Wondering About Gratitude
Whenever I have a cold, I’m reminded to be grateful for the luxury of breathing through an unobstructed, moisturized nose. Yet, a few weeks later, I revert to taking comfortable breaths for granted, until the next time my nasal freedom disappears.
Just like a cold, the past months have revealed the routine actions I've taken for granted. I practice 5 minutes of daily gratitude when I meditate, but my thoughts following “I’m grateful for” tend to run automatically, like checking items on a list: family, friends, food and shelter, opportunities, education, growth, health, and my dog.
But the purpose of pausing for gratitude is to feel grateful. To be immersed in the emotion. Not to drill an academic exercise or complete a to-do list. I'm grateful for so many parts of my life, yet I'm fairly bad at consistent, true gratitude.
One of the unfortunate side effects of focusing on future goals is a focus on what is out of reach and what I do not yet have. I sometimes tune out the simple privileges that surround me in the moment...until something's absence reminds me of its usual presence. My foot surgery made every future crutch-free step feel like a privilege. My dog's sudden symptoms of old age caused me to celebrate every previously-obnoxious bark. And staying inside for months taught me to be grateful for the variation in my past daily routine.
This weekend, I took a trip to New Hampshire. There’s just something about nature that triggers my sense of gratitude, perspective, and wonder. Without the city bustle or laptop screen demanding my attention, I'm reminded of how small I am and how much of my routine is a choice. My creation. I love what I do day-to-day, so the reminder doesn’t detract from the meaning of my online, urban life. The separation and contrast simply offer perspective.
Once I overcame my fear of the outdoors (sophomore year of high school...not-so-fashionably-late), nature has continuously inspired my gratitude. I can't help but smile at feeling the warmth of the sun (especially after 6 months of Boston's winter), and I can look at clouds or the ocean longer than at a TV screen.

# Dataset excerpts:
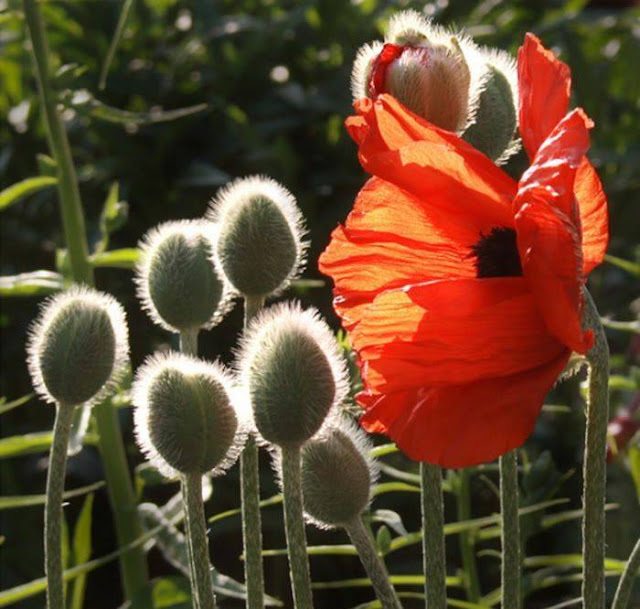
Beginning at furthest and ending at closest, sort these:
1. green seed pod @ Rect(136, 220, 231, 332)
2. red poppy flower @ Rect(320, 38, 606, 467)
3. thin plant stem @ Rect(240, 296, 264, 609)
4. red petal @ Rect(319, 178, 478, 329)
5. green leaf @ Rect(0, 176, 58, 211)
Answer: green leaf @ Rect(0, 176, 58, 211), green seed pod @ Rect(136, 220, 231, 332), thin plant stem @ Rect(240, 296, 264, 609), red petal @ Rect(319, 178, 478, 329), red poppy flower @ Rect(320, 38, 606, 467)

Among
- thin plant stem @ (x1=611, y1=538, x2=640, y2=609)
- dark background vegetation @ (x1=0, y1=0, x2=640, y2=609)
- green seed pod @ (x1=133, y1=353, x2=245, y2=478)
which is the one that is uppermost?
dark background vegetation @ (x1=0, y1=0, x2=640, y2=609)

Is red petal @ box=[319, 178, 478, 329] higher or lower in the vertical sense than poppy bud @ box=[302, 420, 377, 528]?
higher

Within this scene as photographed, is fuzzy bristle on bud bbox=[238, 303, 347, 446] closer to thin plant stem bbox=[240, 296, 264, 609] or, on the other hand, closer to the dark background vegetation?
thin plant stem bbox=[240, 296, 264, 609]

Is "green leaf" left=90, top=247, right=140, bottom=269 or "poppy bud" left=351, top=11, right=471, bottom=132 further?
"green leaf" left=90, top=247, right=140, bottom=269

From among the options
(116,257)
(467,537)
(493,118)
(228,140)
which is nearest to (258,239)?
(493,118)

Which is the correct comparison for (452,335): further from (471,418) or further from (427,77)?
(427,77)

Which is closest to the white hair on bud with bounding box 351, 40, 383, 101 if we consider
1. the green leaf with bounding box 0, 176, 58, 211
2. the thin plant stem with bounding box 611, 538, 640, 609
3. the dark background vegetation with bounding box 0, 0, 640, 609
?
the thin plant stem with bounding box 611, 538, 640, 609

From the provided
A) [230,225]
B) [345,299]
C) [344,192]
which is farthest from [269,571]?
[345,299]
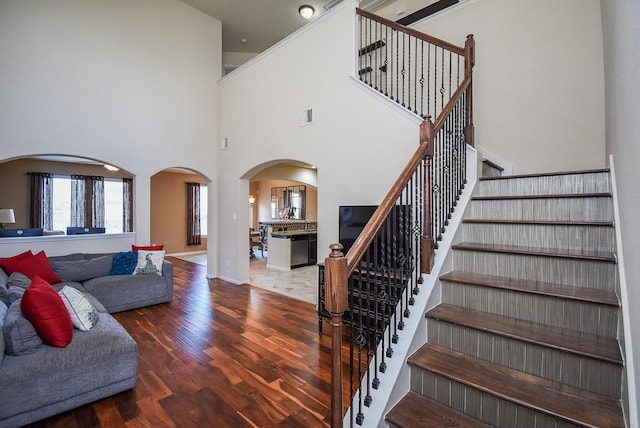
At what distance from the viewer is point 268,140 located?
536 centimetres

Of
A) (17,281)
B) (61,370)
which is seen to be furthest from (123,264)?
(61,370)

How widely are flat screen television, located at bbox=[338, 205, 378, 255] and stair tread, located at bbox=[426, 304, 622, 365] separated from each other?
1.76 m

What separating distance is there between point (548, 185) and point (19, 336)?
4.18 m

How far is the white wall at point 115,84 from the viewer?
4.57 m

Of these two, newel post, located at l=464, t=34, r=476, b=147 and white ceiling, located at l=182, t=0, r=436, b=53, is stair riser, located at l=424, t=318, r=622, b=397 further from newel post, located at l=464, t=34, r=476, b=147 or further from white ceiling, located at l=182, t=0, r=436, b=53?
white ceiling, located at l=182, t=0, r=436, b=53

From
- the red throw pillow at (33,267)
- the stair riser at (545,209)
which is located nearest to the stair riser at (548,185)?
the stair riser at (545,209)

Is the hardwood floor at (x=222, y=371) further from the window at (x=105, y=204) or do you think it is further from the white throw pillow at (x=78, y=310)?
the window at (x=105, y=204)

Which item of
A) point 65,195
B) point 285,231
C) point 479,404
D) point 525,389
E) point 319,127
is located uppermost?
point 319,127

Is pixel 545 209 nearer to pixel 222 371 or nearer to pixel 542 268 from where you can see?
pixel 542 268

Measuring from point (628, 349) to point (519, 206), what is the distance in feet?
4.42

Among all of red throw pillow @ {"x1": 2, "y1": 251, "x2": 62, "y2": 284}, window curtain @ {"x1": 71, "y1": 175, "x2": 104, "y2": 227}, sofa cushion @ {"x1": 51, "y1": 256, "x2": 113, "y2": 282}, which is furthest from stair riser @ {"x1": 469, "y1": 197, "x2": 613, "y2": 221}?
window curtain @ {"x1": 71, "y1": 175, "x2": 104, "y2": 227}

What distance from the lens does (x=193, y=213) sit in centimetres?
1040

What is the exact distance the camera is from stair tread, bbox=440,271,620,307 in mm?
1562

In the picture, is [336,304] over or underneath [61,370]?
over
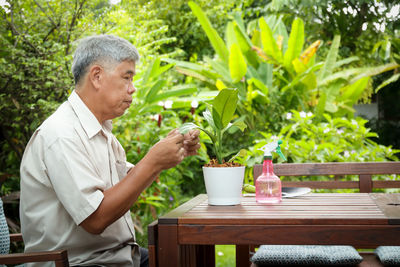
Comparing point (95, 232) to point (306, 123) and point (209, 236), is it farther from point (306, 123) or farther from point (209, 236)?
point (306, 123)

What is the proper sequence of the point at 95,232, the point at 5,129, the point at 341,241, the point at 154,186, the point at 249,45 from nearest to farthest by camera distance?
the point at 341,241 → the point at 95,232 → the point at 5,129 → the point at 154,186 → the point at 249,45

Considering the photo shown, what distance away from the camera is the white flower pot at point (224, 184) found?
5.70ft

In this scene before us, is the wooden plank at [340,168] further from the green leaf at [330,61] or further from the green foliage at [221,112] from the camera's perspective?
the green leaf at [330,61]

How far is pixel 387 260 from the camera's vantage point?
1.97 m

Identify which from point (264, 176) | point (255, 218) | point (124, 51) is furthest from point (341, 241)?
point (124, 51)

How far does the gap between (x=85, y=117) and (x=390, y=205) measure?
1.18 meters

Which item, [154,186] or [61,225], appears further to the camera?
[154,186]

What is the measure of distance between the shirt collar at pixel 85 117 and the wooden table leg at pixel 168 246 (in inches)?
21.0

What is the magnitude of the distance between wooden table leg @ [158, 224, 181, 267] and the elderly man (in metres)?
0.19

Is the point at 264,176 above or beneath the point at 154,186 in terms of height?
above

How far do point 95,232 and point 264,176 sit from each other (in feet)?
2.24

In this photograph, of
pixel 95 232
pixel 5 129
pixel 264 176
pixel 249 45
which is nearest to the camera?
pixel 95 232

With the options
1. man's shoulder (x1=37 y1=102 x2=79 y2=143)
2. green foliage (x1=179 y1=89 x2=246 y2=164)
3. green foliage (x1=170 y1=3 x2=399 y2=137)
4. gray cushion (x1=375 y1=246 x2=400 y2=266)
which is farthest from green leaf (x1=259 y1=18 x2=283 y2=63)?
man's shoulder (x1=37 y1=102 x2=79 y2=143)

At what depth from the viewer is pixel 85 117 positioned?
5.98 feet
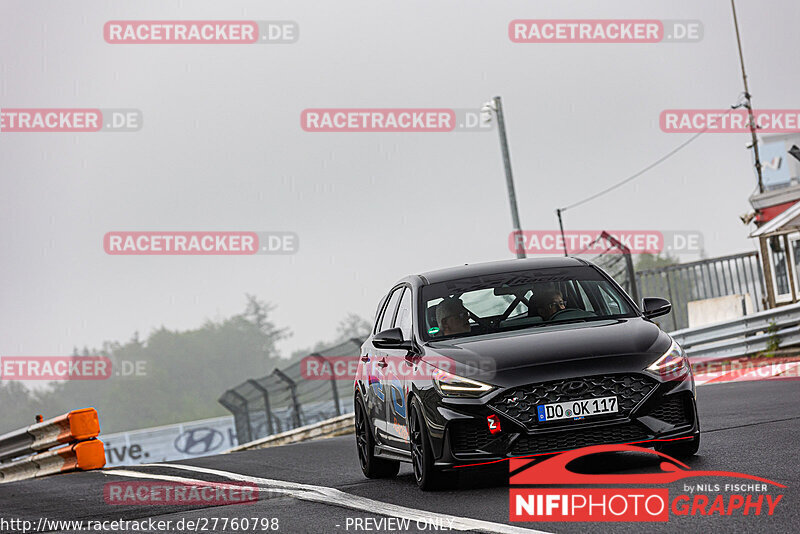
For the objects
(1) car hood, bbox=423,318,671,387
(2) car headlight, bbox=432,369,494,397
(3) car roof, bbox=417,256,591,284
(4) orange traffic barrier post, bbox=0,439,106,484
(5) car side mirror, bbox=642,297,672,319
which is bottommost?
(4) orange traffic barrier post, bbox=0,439,106,484

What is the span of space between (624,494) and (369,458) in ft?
11.9

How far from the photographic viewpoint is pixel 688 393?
790 cm

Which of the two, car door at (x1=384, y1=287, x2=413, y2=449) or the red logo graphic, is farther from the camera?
car door at (x1=384, y1=287, x2=413, y2=449)

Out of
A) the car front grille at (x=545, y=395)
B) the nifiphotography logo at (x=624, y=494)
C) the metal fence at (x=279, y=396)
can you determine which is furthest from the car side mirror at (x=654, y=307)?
the metal fence at (x=279, y=396)

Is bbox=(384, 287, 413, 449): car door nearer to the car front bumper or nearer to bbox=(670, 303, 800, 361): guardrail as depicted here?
the car front bumper

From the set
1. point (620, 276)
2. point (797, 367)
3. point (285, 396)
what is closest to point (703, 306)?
point (620, 276)

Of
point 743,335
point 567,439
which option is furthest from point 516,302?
point 743,335

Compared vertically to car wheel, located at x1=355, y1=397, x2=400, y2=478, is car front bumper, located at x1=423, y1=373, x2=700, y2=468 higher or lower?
higher

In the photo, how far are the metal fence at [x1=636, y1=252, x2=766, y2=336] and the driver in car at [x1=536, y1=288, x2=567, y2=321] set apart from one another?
54.1ft

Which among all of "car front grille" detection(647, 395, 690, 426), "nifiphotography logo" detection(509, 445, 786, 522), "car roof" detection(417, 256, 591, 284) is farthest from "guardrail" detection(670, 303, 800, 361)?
"nifiphotography logo" detection(509, 445, 786, 522)

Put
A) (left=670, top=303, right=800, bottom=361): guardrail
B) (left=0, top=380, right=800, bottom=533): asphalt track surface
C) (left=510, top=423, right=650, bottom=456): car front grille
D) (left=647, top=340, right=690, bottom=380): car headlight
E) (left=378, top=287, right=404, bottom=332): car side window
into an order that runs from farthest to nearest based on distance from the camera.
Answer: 1. (left=670, top=303, right=800, bottom=361): guardrail
2. (left=378, top=287, right=404, bottom=332): car side window
3. (left=647, top=340, right=690, bottom=380): car headlight
4. (left=510, top=423, right=650, bottom=456): car front grille
5. (left=0, top=380, right=800, bottom=533): asphalt track surface

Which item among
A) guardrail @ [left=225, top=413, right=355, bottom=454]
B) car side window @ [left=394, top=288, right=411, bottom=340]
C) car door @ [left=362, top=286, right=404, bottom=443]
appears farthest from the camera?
guardrail @ [left=225, top=413, right=355, bottom=454]

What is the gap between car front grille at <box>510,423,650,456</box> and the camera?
7469mm

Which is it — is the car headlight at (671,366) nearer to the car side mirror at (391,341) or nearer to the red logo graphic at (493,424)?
the red logo graphic at (493,424)
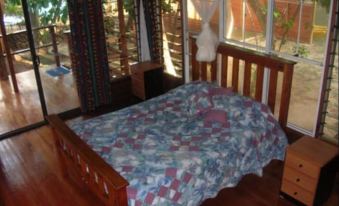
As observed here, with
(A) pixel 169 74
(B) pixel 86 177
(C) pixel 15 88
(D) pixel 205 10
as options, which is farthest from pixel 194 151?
(C) pixel 15 88

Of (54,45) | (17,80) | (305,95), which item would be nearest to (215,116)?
(305,95)

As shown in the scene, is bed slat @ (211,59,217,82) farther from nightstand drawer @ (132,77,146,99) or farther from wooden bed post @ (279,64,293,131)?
nightstand drawer @ (132,77,146,99)

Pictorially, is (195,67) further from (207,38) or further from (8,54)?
(8,54)

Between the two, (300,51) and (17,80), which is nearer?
(300,51)

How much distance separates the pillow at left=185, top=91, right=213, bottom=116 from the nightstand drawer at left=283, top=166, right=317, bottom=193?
928mm

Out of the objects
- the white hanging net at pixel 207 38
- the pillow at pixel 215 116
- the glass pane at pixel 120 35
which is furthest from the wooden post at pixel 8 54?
the pillow at pixel 215 116

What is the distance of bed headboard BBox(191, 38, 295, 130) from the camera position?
3.32 metres

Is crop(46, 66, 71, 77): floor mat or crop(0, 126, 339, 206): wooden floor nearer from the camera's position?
crop(0, 126, 339, 206): wooden floor

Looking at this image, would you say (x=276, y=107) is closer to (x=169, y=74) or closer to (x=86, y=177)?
(x=169, y=74)

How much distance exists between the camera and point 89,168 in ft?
8.50

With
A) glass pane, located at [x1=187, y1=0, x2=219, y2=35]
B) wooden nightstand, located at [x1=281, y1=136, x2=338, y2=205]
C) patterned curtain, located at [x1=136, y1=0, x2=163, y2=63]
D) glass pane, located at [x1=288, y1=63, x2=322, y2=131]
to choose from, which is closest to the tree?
glass pane, located at [x1=288, y1=63, x2=322, y2=131]

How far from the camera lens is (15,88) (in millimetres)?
5043

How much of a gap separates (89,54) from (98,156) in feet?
6.95

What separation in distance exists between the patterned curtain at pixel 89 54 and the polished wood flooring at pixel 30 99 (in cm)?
32
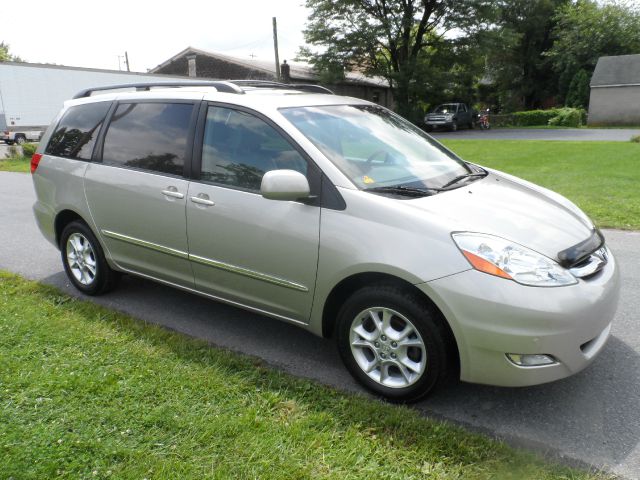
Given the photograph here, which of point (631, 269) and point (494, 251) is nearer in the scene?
point (494, 251)

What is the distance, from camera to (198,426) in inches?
110

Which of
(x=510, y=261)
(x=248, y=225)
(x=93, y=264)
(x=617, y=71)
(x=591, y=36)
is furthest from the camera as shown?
(x=591, y=36)

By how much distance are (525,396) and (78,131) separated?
4.20 metres

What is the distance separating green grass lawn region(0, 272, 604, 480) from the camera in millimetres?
2480

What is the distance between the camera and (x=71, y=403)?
9.89 ft

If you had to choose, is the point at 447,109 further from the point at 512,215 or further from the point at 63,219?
the point at 512,215

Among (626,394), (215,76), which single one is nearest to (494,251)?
(626,394)

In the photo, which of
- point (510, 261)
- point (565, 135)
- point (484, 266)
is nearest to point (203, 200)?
point (484, 266)

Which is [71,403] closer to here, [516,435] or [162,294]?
[162,294]

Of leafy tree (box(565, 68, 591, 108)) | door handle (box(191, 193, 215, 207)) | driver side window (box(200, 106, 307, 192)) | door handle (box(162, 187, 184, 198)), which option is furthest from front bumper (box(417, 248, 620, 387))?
leafy tree (box(565, 68, 591, 108))

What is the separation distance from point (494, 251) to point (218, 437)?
5.61ft

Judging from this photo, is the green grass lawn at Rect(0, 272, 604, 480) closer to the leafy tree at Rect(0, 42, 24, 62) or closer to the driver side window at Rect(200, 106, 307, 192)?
the driver side window at Rect(200, 106, 307, 192)

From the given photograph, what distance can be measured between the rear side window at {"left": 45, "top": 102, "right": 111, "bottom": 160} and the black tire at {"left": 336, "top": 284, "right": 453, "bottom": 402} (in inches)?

# How to complete this task:
Copy the gratitude essay between "This weekend, I" and "simply offer perspective.", inclusive, swapping "laptop screen" for "phone screen". Please draw only on the gratitude essay for your answers.

# Finished task:
This weekend, I took a trip to New Hampshire. There’s just something about nature that triggers my sense of gratitude, perspective, and wonder. Without the city bustle or phone screen demanding my attention, I'm reminded of how small I am and how much of my routine is a choice. My creation. I love what I do day-to-day, so the reminder doesn’t detract from the meaning of my online, urban life. The separation and contrast simply offer perspective.